··· Source document ···

Week 16 Flashcards
What is Film Noir?
-sometimes designates a period in American cinema history, from the early 1940s through the late 1950s
-The phrase also often refers to a cinematic genre or subgenre
-Also used to denote a cinematic style
Where did “film Noir” first get its name?
The label was applied in hindsight; it emerged first not among filmmakers but critics, first in France, and later in USA.
Paris 1946, and Film Noir
-Sudden availability of American films in postwar France
-Hollywood producing roughly 450 films per year around 1940
-French cinephiles given unprecedented opportunity to view many US films all at once
-Began to recognize recurring patterns and structures.
Formal and Thematic Characteristics
-Most are crime films (but other genres use the noir style)
-Moral ambiguity
Structural complexity
-Flashbacks, voice-over narration common
-Sexual suggestiveness (within the bounds of the Production Code)
Stylistic Characteristics
-Urban settings are typical
-Dark, shadowy streets
-The city as place of danger, corruption
-Visual techniques meant to create a sense of anxiety, claustrophobia or entrapment
-Night-time cinematography
-High contrast (low-key lighting)

··· Dataset entries ···

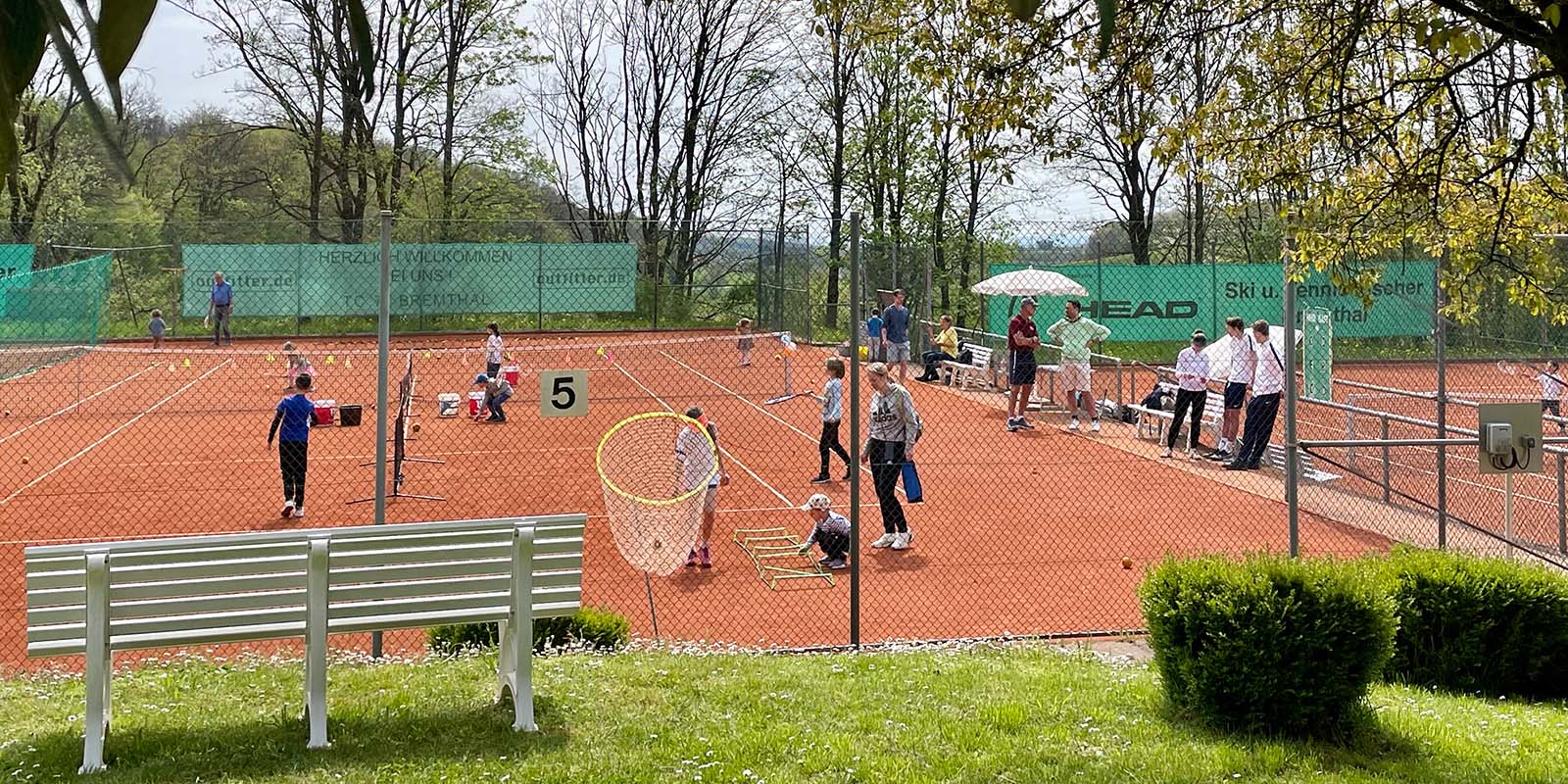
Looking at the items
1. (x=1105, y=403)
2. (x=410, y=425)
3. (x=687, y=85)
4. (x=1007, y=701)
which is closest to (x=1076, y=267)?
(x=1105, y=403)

···

• [Your goal] How would you render this sentence from the film noir flashcards in Spanish: "The label was applied in hindsight; it emerged first not among filmmakers but critics, first in France, and later in USA."? The records stand apart from the film noir flashcards as separate material.

• [Reply] La etiqueta se aplicó en retrospectiva; surgió primero no entre los cineastas sino entre los críticos, primero en Francia y después en EE. UU.